**EXERCISE INSTRUCTIONS**. Using only the entries below, output the lines starting at the one containing "ΟΑΕΔ 2022: 7" and ending at the one containing "Used 2016 Chevrolet", exactly and inclusive of both, omitting the pictures.

**RECORDS FOR PROCESSING**.
------------------------------------------------------------------------

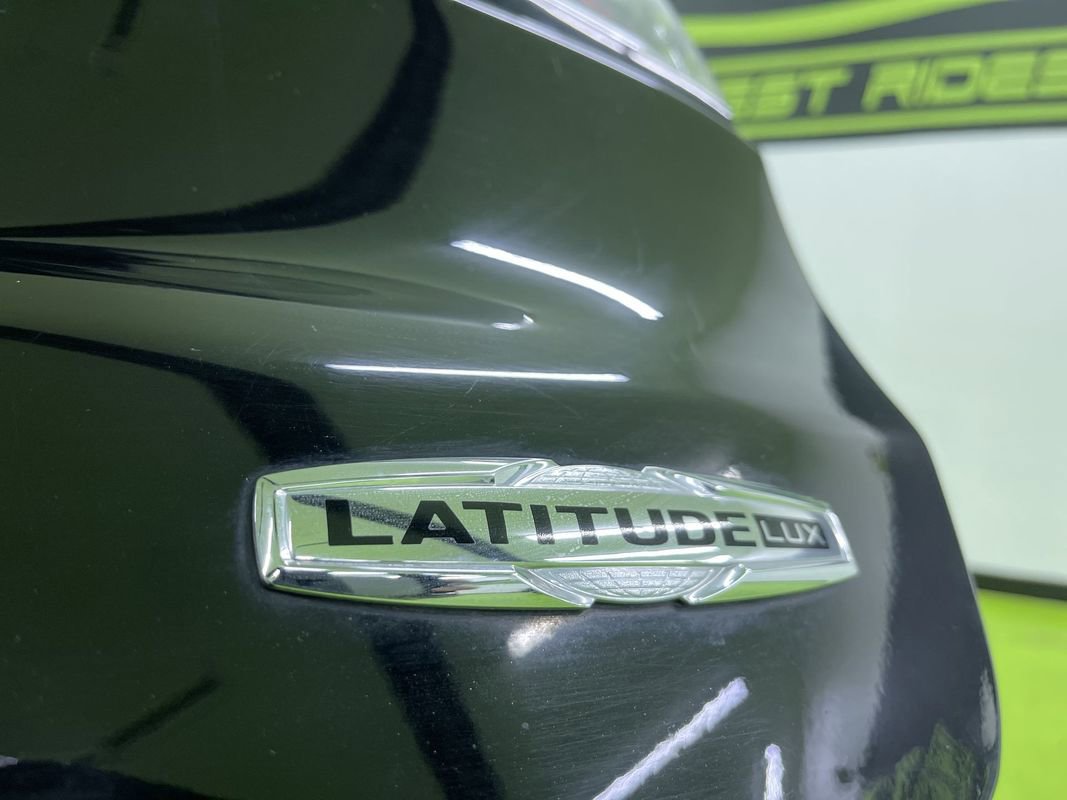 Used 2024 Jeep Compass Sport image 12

------------------------------------------------------------------------

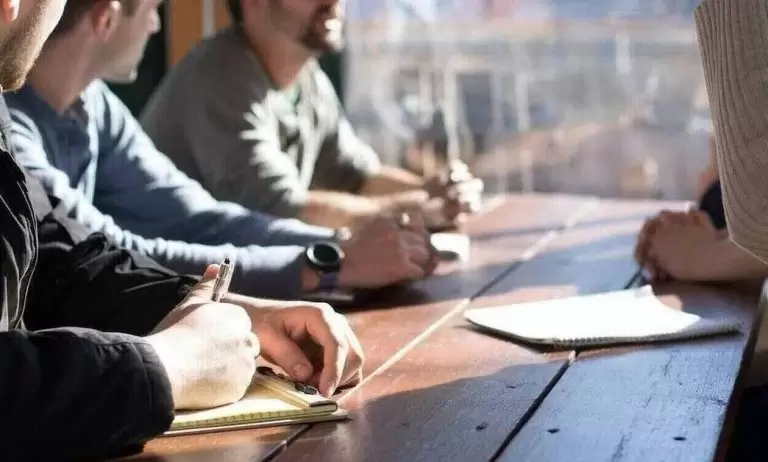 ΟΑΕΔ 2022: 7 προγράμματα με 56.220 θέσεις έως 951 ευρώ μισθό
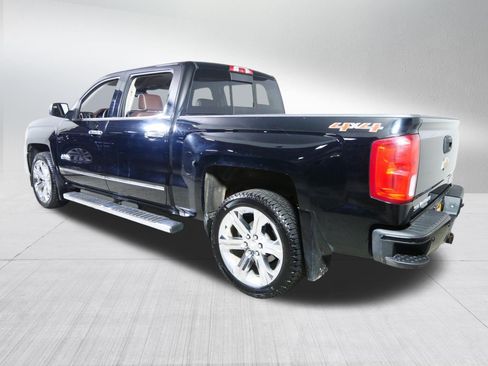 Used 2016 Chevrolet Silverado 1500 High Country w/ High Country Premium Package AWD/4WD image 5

------------------------------------------------------------------------

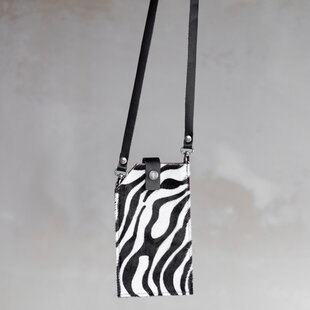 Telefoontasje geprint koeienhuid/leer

------------------------------------------------------------------------

**ANSWER BELOW**.
 ΟΑΕΔ 2022: 7 προγράμματα με 56.220 θέσεις έως 951 ευρώ μισθό
 Used 2016 Chevrolet Silverado 1500 High Country w/ High Country Premium Package AWD/4WD image 5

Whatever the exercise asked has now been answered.